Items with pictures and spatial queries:
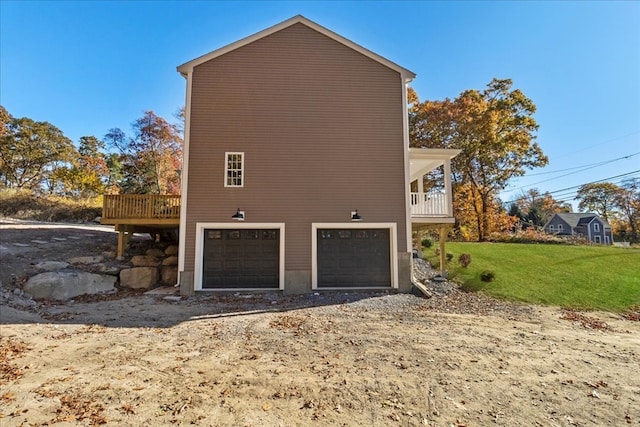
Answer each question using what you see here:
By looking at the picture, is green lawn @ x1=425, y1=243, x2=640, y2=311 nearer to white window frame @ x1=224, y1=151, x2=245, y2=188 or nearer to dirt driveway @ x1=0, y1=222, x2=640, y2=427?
dirt driveway @ x1=0, y1=222, x2=640, y2=427

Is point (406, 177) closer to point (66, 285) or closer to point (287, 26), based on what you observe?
point (287, 26)

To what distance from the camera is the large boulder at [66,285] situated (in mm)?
8961

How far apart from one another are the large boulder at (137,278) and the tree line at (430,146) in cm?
1238

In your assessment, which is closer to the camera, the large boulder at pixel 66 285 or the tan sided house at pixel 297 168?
the large boulder at pixel 66 285

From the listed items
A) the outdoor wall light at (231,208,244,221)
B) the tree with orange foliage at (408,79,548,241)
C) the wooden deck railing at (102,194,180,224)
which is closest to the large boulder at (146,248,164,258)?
the wooden deck railing at (102,194,180,224)

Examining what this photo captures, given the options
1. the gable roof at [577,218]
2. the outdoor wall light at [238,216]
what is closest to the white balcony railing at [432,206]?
the outdoor wall light at [238,216]

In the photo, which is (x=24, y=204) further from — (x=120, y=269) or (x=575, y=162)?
(x=575, y=162)

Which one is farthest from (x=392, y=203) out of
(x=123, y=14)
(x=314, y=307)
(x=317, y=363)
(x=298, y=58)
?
(x=123, y=14)

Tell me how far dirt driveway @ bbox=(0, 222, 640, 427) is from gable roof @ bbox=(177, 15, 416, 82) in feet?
26.0

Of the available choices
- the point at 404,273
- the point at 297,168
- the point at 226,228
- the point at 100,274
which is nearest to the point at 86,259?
the point at 100,274

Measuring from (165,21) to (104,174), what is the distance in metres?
19.0

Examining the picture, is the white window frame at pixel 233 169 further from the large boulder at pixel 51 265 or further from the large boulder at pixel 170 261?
the large boulder at pixel 51 265

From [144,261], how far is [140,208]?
6.45 feet

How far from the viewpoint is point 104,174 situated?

● REQUIREMENTS:
Render every line of the items above as a Markdown table with the columns Number and Item line, skipping blank lines. Leave the pictures out.

● TASK RESULT:
| Number | Item line |
|---|---|
| 1 | Answer each question using what you see here: |
| 2 | By looking at the picture, is green lawn @ x1=425, y1=243, x2=640, y2=311 nearer to white window frame @ x1=224, y1=151, x2=245, y2=188 or nearer to dirt driveway @ x1=0, y1=222, x2=640, y2=427? |
| 3 | dirt driveway @ x1=0, y1=222, x2=640, y2=427 |
| 4 | Is point (406, 177) closer to point (66, 285) or closer to point (287, 26), based on what you observe? |
| 5 | point (287, 26) |
| 6 | To what distance from the camera is the large boulder at [66,285] situated (in mm)? |
| 7 | 8961 |
| 8 | How far apart from one another are the large boulder at (137,278) and the tree line at (430,146) in cm? |
| 9 | 1238 |
| 10 | In your assessment, which is closer to the camera, the large boulder at pixel 66 285 or the tan sided house at pixel 297 168? |
| 11 | the large boulder at pixel 66 285 |
| 12 | From the listed items |
| 13 | A) the outdoor wall light at (231,208,244,221) |
| 14 | B) the tree with orange foliage at (408,79,548,241) |
| 15 | C) the wooden deck railing at (102,194,180,224) |
| 16 | which is closest to the large boulder at (146,248,164,258)? |
| 17 | the wooden deck railing at (102,194,180,224) |
| 18 | Examining what this photo captures, given the options |
| 19 | 1. the gable roof at [577,218] |
| 20 | 2. the outdoor wall light at [238,216] |
| 21 | what is closest to the white balcony railing at [432,206]? |
| 22 | the outdoor wall light at [238,216] |
| 23 | In the photo, which is (x=24, y=204) further from — (x=120, y=269) or (x=575, y=162)? |
| 24 | (x=575, y=162) |
| 25 | Which one is farthest from (x=392, y=203) out of |
| 26 | (x=123, y=14) |
| 27 | (x=314, y=307) |
| 28 | (x=317, y=363) |
| 29 | (x=298, y=58) |
| 30 | ? |
| 31 | (x=123, y=14) |
| 32 | Tell me how far dirt driveway @ bbox=(0, 222, 640, 427) is from gable roof @ bbox=(177, 15, 416, 82) in feet? |
| 33 | 26.0 |
| 34 | Of the available choices |
| 35 | - the point at 404,273 |
| 36 | - the point at 297,168 |
| 37 | - the point at 226,228 |
| 38 | - the point at 100,274 |
| 39 | which is nearest to the point at 86,259? |
| 40 | the point at 100,274 |
| 41 | Measuring from (165,21) to (104,174), what is the distance in metres? |
| 42 | 19.0 |
| 43 | Examining the picture, is the white window frame at pixel 233 169 further from the large boulder at pixel 51 265 or further from the large boulder at pixel 170 261? |
| 44 | the large boulder at pixel 51 265 |
| 45 | From [144,261], how far is [140,208]? |
| 46 | 6.45 feet |
| 47 | How far from the viewpoint is point 104,174 situated? |